◆ Requirements
Which lines run from the line with "Surveying the scene" to the end of the entries? Write out exactly those, leaving out the pictures.

--- Provided data ---

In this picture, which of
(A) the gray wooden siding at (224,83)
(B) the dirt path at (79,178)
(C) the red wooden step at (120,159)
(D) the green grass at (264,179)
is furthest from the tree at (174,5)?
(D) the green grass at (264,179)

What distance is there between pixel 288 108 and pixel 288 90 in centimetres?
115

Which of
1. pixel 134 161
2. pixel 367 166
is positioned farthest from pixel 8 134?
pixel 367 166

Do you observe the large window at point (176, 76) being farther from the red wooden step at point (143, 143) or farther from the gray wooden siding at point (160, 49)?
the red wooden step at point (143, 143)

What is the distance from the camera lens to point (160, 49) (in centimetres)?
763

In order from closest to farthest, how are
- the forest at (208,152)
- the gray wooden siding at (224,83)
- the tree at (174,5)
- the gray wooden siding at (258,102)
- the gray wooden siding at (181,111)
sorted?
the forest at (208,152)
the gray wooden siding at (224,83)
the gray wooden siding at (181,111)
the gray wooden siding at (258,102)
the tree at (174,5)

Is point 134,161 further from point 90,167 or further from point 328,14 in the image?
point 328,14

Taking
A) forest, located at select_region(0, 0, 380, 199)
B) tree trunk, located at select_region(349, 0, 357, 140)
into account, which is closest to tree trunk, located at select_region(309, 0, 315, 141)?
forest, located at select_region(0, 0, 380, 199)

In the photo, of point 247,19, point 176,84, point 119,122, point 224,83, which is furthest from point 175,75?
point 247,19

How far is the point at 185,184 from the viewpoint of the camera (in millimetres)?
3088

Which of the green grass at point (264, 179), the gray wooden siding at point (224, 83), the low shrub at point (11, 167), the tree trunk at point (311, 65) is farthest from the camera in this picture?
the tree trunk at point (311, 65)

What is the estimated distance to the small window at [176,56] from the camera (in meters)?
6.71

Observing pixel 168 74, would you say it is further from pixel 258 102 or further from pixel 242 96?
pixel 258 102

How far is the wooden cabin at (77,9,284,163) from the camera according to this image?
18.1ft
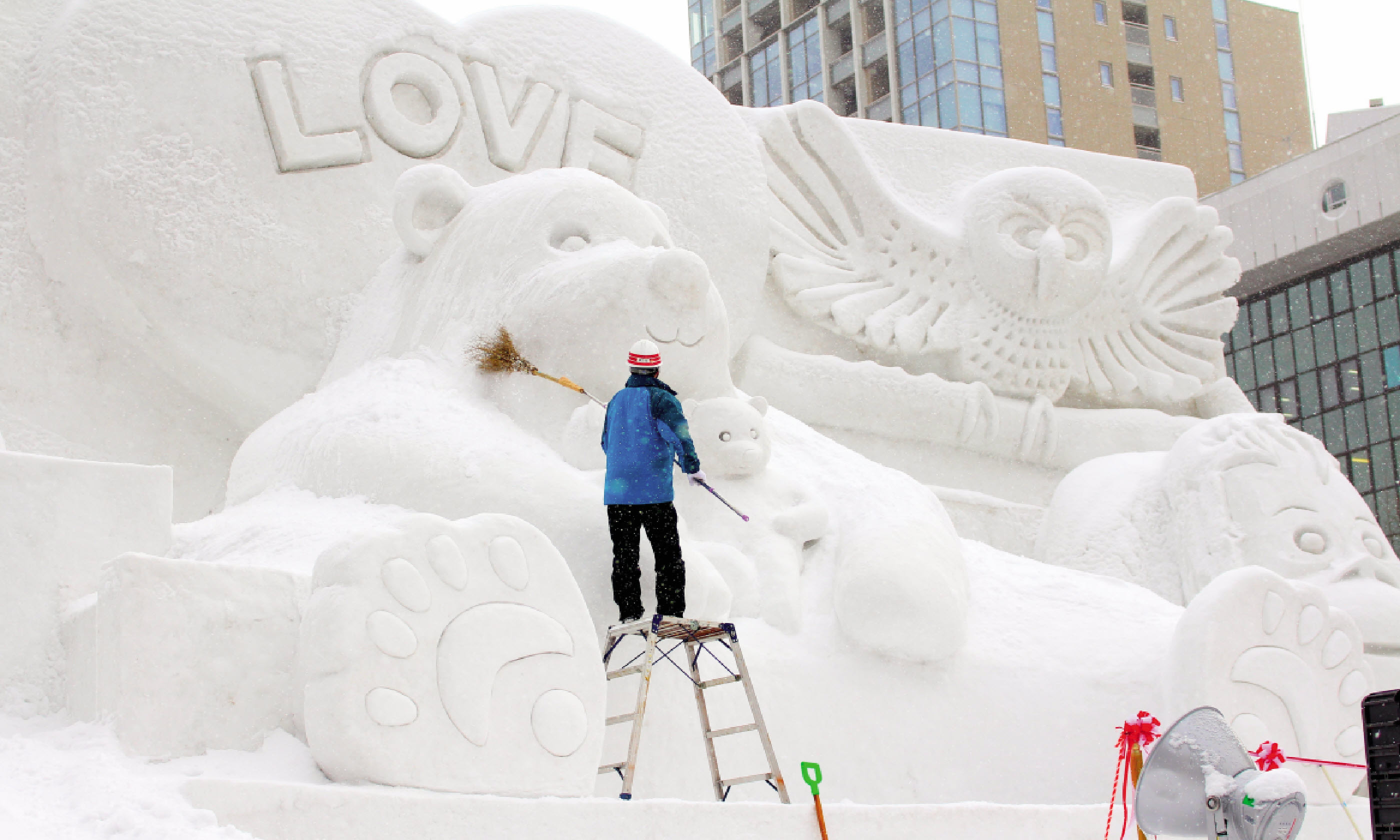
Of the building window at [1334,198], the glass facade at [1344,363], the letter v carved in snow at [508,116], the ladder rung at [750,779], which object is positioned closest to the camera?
the ladder rung at [750,779]

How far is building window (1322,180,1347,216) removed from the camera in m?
15.9

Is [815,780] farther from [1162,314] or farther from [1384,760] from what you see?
[1162,314]

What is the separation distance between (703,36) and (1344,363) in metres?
14.2

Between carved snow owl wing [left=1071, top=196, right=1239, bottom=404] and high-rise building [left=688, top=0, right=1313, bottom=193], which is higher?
high-rise building [left=688, top=0, right=1313, bottom=193]

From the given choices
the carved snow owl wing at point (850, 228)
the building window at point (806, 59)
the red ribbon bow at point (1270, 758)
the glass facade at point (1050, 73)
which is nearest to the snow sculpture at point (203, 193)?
the carved snow owl wing at point (850, 228)

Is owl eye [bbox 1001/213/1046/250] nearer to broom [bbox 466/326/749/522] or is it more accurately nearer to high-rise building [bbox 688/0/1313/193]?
broom [bbox 466/326/749/522]

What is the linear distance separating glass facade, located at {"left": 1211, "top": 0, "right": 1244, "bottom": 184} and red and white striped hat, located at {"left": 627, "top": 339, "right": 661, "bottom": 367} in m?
24.0

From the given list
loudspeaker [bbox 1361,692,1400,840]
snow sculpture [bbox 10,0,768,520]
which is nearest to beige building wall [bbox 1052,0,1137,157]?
snow sculpture [bbox 10,0,768,520]

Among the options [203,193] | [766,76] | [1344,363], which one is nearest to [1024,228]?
[203,193]

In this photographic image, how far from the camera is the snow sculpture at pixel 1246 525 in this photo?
13.6 feet

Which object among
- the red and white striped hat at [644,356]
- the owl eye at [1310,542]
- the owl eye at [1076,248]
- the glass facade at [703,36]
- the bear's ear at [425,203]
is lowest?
the owl eye at [1310,542]

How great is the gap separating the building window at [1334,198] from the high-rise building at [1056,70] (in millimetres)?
7130

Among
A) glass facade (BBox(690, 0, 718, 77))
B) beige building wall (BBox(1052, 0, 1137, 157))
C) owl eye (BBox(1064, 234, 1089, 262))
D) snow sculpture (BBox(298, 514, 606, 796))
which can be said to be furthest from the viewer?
glass facade (BBox(690, 0, 718, 77))

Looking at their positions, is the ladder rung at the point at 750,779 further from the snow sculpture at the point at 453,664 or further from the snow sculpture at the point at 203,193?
the snow sculpture at the point at 203,193
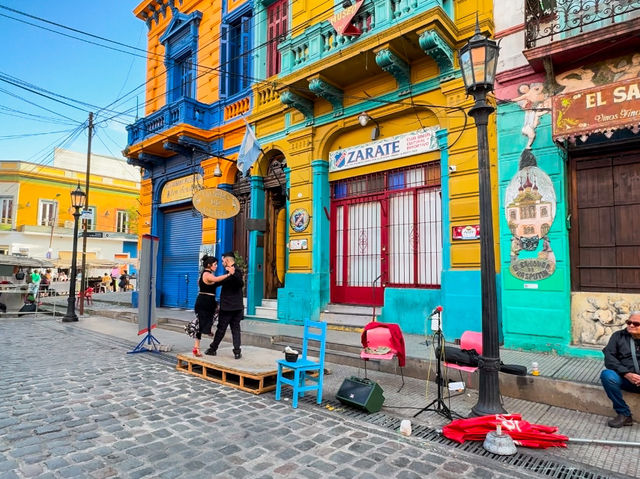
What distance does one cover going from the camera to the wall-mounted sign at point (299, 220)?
11.0 metres

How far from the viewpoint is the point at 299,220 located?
11203 millimetres

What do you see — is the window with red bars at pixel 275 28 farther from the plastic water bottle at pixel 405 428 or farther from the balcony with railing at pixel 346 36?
the plastic water bottle at pixel 405 428

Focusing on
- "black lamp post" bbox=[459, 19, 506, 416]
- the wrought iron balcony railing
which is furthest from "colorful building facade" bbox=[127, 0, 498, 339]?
"black lamp post" bbox=[459, 19, 506, 416]

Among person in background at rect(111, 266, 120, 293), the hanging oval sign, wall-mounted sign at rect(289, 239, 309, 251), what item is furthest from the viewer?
person in background at rect(111, 266, 120, 293)

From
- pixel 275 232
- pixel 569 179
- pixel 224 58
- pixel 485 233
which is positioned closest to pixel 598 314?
pixel 569 179

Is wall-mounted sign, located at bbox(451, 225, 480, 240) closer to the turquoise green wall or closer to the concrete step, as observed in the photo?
the turquoise green wall

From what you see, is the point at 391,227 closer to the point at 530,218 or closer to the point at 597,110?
the point at 530,218

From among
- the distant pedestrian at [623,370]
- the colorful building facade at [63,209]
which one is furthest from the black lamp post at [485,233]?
the colorful building facade at [63,209]

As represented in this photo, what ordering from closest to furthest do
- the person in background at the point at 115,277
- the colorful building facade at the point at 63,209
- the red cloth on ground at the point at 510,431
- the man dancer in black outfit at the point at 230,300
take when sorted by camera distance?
1. the red cloth on ground at the point at 510,431
2. the man dancer in black outfit at the point at 230,300
3. the person in background at the point at 115,277
4. the colorful building facade at the point at 63,209

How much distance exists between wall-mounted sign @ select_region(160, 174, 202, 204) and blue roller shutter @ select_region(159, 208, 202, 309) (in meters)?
0.59

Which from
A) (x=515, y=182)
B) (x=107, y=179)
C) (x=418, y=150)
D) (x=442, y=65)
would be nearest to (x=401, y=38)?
(x=442, y=65)

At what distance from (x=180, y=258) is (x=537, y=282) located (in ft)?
40.3

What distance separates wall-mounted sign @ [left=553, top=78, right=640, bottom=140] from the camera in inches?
242

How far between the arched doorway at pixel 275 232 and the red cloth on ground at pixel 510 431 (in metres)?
8.66
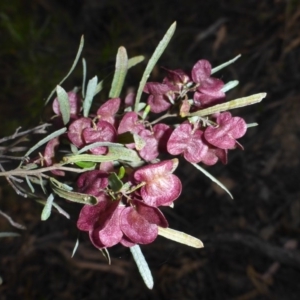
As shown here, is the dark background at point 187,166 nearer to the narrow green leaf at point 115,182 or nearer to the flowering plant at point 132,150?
the flowering plant at point 132,150

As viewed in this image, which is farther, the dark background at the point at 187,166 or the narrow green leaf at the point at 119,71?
the dark background at the point at 187,166

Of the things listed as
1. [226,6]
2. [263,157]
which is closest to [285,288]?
[263,157]

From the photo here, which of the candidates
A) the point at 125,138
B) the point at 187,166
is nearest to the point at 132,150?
the point at 125,138

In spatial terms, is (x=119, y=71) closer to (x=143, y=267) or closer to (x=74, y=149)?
(x=74, y=149)

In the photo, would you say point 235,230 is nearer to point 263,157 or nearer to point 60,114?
point 263,157

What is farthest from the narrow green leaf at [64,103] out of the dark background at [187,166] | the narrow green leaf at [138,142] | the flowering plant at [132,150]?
the dark background at [187,166]

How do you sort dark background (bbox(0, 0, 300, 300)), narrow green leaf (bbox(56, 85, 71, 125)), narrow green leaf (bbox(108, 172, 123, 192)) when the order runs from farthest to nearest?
dark background (bbox(0, 0, 300, 300)) → narrow green leaf (bbox(56, 85, 71, 125)) → narrow green leaf (bbox(108, 172, 123, 192))

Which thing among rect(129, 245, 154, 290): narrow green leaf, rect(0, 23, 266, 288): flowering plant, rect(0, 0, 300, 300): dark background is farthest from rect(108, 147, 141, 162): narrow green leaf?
rect(0, 0, 300, 300): dark background

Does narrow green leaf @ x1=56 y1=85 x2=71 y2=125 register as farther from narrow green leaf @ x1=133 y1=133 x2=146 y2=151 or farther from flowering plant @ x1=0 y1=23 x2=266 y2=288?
narrow green leaf @ x1=133 y1=133 x2=146 y2=151
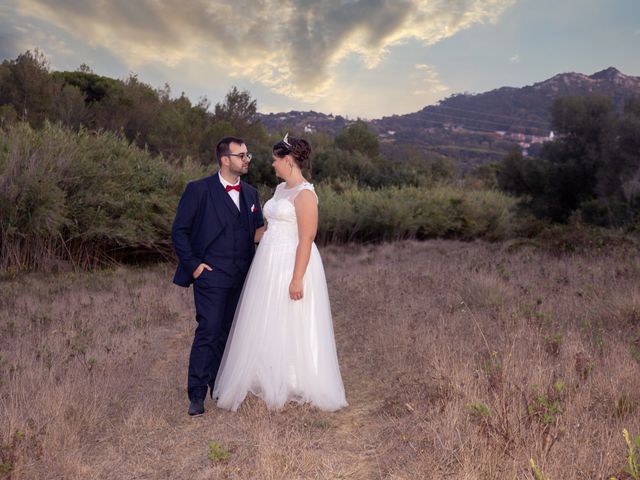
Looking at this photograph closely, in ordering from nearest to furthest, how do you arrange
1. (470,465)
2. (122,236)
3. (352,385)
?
(470,465) < (352,385) < (122,236)

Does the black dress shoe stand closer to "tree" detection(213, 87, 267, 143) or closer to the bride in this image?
the bride

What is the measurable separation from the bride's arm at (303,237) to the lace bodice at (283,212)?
0.11 meters

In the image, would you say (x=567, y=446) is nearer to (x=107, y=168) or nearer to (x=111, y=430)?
(x=111, y=430)

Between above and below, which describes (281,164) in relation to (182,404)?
above

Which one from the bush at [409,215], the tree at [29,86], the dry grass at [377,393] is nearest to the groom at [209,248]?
the dry grass at [377,393]

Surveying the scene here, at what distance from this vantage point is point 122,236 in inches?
574

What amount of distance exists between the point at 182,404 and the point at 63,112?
94.4 ft

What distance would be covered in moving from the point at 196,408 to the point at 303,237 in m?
1.81

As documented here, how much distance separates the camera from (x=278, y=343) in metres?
5.37

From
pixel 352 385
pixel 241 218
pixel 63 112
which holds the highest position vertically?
pixel 63 112

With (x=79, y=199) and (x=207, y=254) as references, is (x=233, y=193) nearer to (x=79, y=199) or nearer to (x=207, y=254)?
(x=207, y=254)

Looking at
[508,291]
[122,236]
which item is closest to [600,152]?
[508,291]

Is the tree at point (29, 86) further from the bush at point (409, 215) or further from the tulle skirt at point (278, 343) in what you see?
the tulle skirt at point (278, 343)

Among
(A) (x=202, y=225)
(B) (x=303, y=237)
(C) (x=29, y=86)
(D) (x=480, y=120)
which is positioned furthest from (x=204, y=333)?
(D) (x=480, y=120)
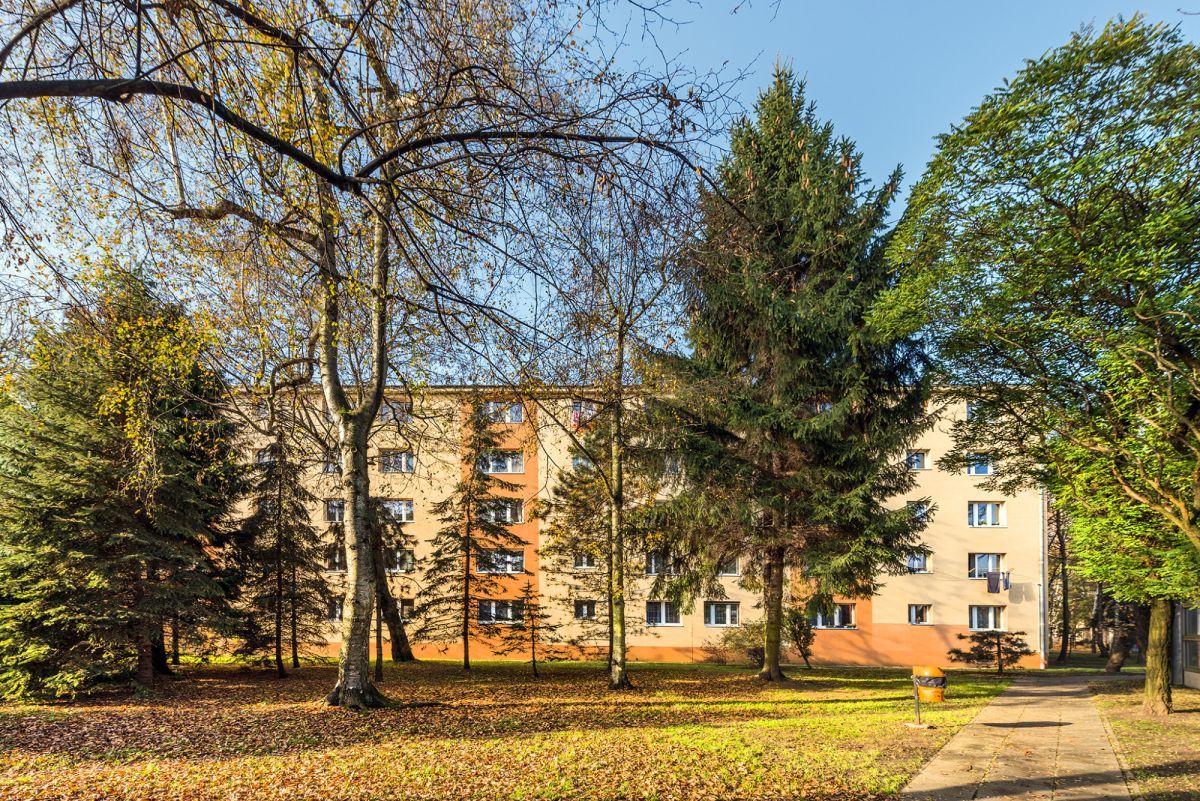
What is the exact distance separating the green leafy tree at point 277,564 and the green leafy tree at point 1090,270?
16.2 m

---

◆ Written response
Surveying the scene here, at what distance from this vantage point is point 122,236 in inches?
574

What amount of distance exists between the point at 182,404 and the point at 63,112?
94.4 ft

What distance would be covered in moving from the point at 196,408 to the point at 303,237 in m?
1.81

As documented here, how much distance separates the camera from (x=278, y=343) in metres?
5.37

From
pixel 352 385
pixel 241 218
pixel 63 112
which holds the highest position vertically?
pixel 63 112

With (x=79, y=199) and (x=207, y=254) as references, is (x=233, y=193) nearer to (x=79, y=199) or nearer to (x=207, y=254)?
(x=207, y=254)

Looking at
[508,291]
[122,236]
which item is closest to [600,152]?
[508,291]

Is the tree at point (29, 86) further from the bush at point (409, 215) or further from the tulle skirt at point (278, 343) in what you see?
the tulle skirt at point (278, 343)

Among
(A) (x=202, y=225)
(B) (x=303, y=237)
(C) (x=29, y=86)
(D) (x=480, y=120)
which is positioned furthest from (x=204, y=333)?
(D) (x=480, y=120)
What is the exact distance separating the green leafy tree at point 277,564 and the green leafy tree at point 1090,270?
16.2 m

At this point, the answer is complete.